Exercise:
Carry on the piece about Chevron's legal liabilities and shareholder Proposal #10, writing onward from its final sentence.
#### Page text
Chevron's World of Trouble

Chevron has problems – like, some 50,500,000,000 of them – in the form of outstanding legal liabilities that total $50.5 billion globally.

To help address this staggering level of liability, Newground filed today a formal 'exempt solicitation' with the U.S. Securities and Exchange Commission (SEC), asking people globally to vote FOR our shareholder Proposal #10, which will help protect the environment and human rights around the world. Shareholder vote scheduled for 5/25/2022. 

Highlights and rationale follow, but click here for a PDF of the original doc as submitted to the SEC.


  1. In its voting guidelines, proxy advisory firm Institutional Shareholder Services (ISS) recommends a 10% threshold for calling a special meeting.[1] 
  2. This proposal seeks a reasonable 10% threshold, which represents 192 million shares or $31.1 billion worth of common stock. 
  3. The company cites no evidence of harm from the experience of companies that have an existing 10% threshold.
  4. A 2021 report documents that judicial actions filed around the world against Chevron and its subsidiaries amount to $50.5 billion in legal judgments and seizure claims globally.
########
#### Supplied information
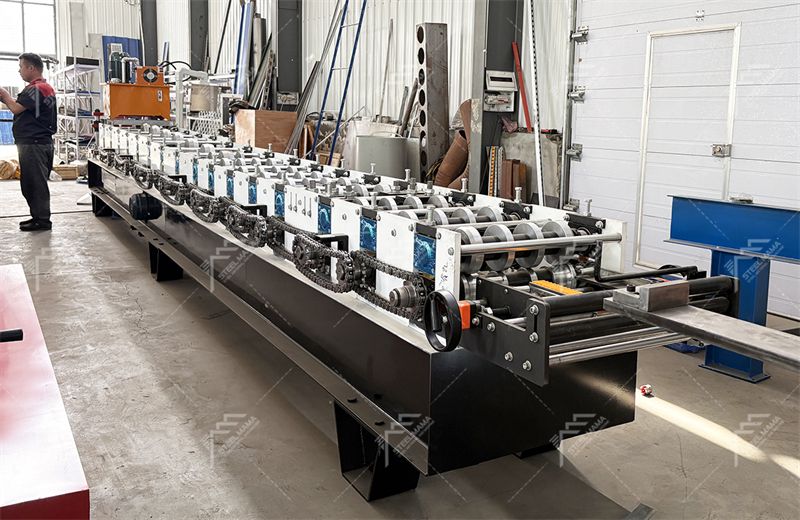ridge capping roll forming machine​.jpg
########
Task output:
  5. Inadequate board attention to management’s actions (there is no independent board chair) can only intensify the severity and risk of instances like these. When needed, a 10%-level special meeting could help improve oversight, enhance accountability, and protect shareowner value. 
  6. In 2021 this proposal won the support of one-third of shares voted.  This may represent a true majority of the shares that are fully independent – i.e., neither controlled nor heavily influenced by board or management. 

Therefore, please vote FOR item #10, "Special Meetings"

 click screenshot for full PDF 

Detailed Rationale FOR Proposal #10

1.  $50.5 Billion Global Liability

Proponents observe that management’s handling of a range of issues has increased both risk and cost to shareholders, which necessitates lowering to 10% (the ISS recommendation) the threshold to call a special meeting. 

For example, a new report entitled Chevron’s Global Destruction[2] (the “Report”) is an expansive compendium of documented legal actions filed against Chevron and its subsidiaries in 71 countries.  It provides credible evidence that Chevron’s actions have destroyed critical biodiversity around the planet, and alleges that the Company is liable for $50.5 billion in judgments and seizure claims globally.  

The Global Destruction report was entered into the Congressional Record[3] as part of a U.S. House of Representatives Committee on Oversight and Reform hearing entitled:  Fueling the Climate Crisis: Exposing Big Oil’s Disinformation Campaign to Prevent Climate Action.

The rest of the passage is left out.